Entre volatilité du Brent, baisse de production, guerre des parts de marché dans la distribution et montée en puissance de Tradex, Yaoundé reprend le contrôle de sa chaîne pétrolière.
Le 22 avril 2026, dans les salons feutrés de l’hôtel Le Bristol à Paris, la Société nationale des hydrocarbures (SNH) n’a pas uniquement fixé les prix officiels des bruts camerounais Kolé et Lokélé pour le premier trimestre 2026 avec Perenco et Addax Petroleum. Elle a surtout envoyé un signal de reprise en main stratégique de toute la chaîne pétrolière nationale.
Au nom de l’administrateur-directeur général, Nathalie Moudiki a annoncé une révision complète des contrats pétroliers : « Les contrats types sont en cours d’élaboration et tous les contrats existants seront revus avant toute signature ». Une phrase lourde de sens dans un secteur où chaque cargaison peut représenter entre 20 et 40 millions de dollars selon les volumes et les cours.
Selon l’Energy Information Administration américaine, le Brent est passé de 66,60 dollars en janvier 2026 à 103,13 dollars en mars, soit une hausse trimestrielle de plus de 26 %, dopée par les tensions au Moyen-Orient et les incertitudes sur les flux maritimes mondiaux.
Mais le vrai défi camerounais reste structurel : la production nationale continue de s’éroder. Le Cameroun produit aujourd’hui autour de 60 000 à 70 000 barils par jour, contre plus de 180 000 barils/jour dans les années 1980.
Dans ce contexte, chaque baril compte. Et c’est ici que Tradex devient un acteur central.
Filiale stratégique de la SNH créée en 1999, Tradex s’est imposée comme l’un des piliers de la souveraineté énergétique camerounaise. Sous la direction de son directeur général Emmanuel Patrick Mvondo, l’entreprise contrôle plus de 90 stations-service en Afrique centrale, notamment au Cameroun, au Tchad, en République centrafricaine et en Guinée équatoriale.
Tradex revendique près de 20 % du marché camerounais de la distribution pétrolière, dans un environnement extrêmement concurrentiel dominé par TotalEnergies, Vivo Energy (Shell) et Oilibya.

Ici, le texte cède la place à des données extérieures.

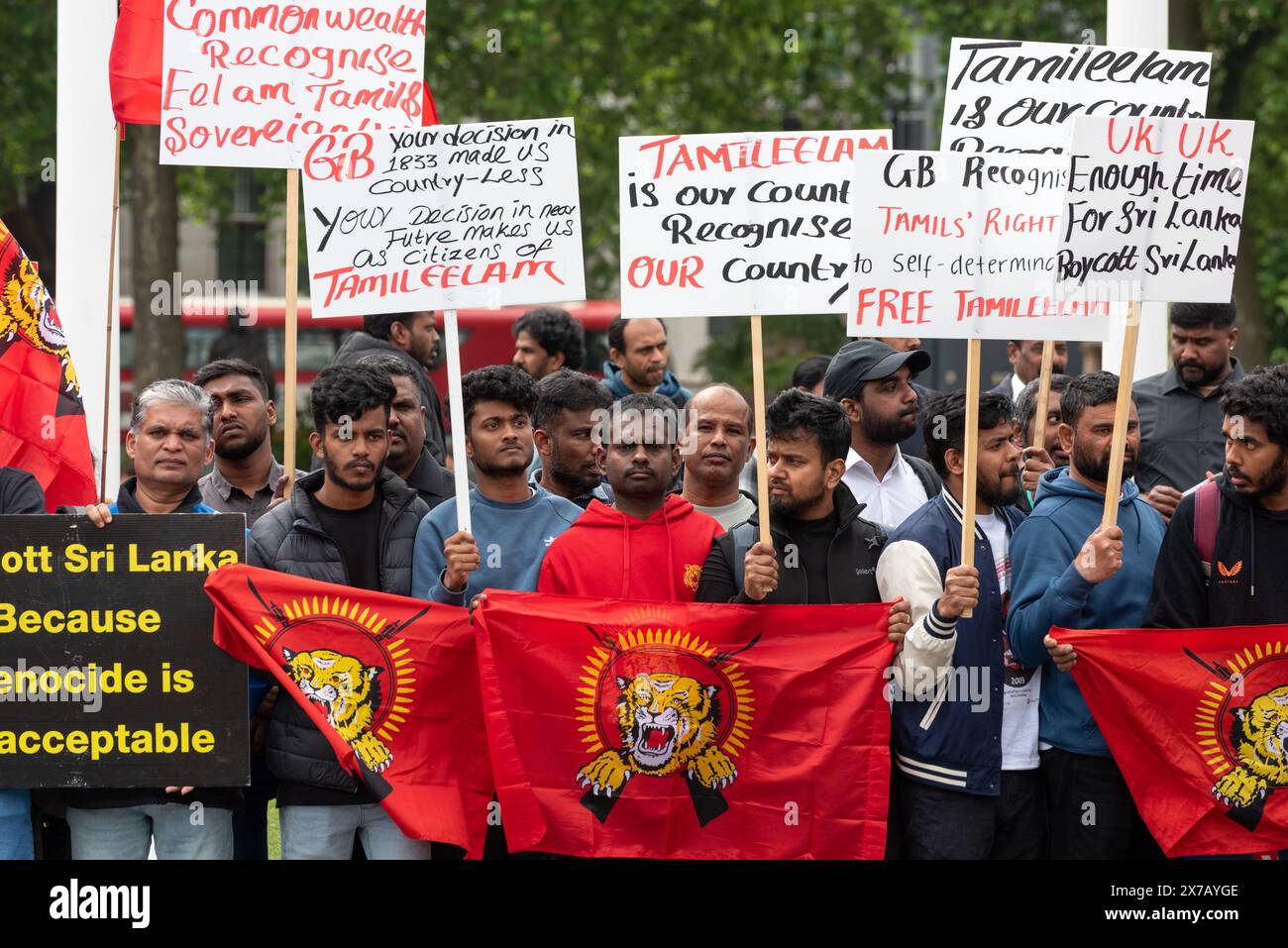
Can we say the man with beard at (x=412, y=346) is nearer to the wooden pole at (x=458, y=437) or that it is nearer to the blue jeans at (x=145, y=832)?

En 2025, l’entreprise aurait distribué plus de 850 millions de litres de produits pétroliers, selon des estimations sectorielles. « Notre ambition est de sécuriser l’approvisionnement national tout en devenant un champion régional », confiait récemment un cadre de Tradex sous anonymat.
Le marché aval devient stratégique : carburants, stockage, logistique portuaire, distribution transfrontalière et aviation. La SNH comprend désormais que la bataille énergétique ne se joue plus uniquement dans les puits offshore, mais aussi dans les terminaux, les contrats et les stations-service.
À Paris, le message était limpide : Yaoundé veut contrôler davantage ses ressources, ses revenus… et son avenir énergétique.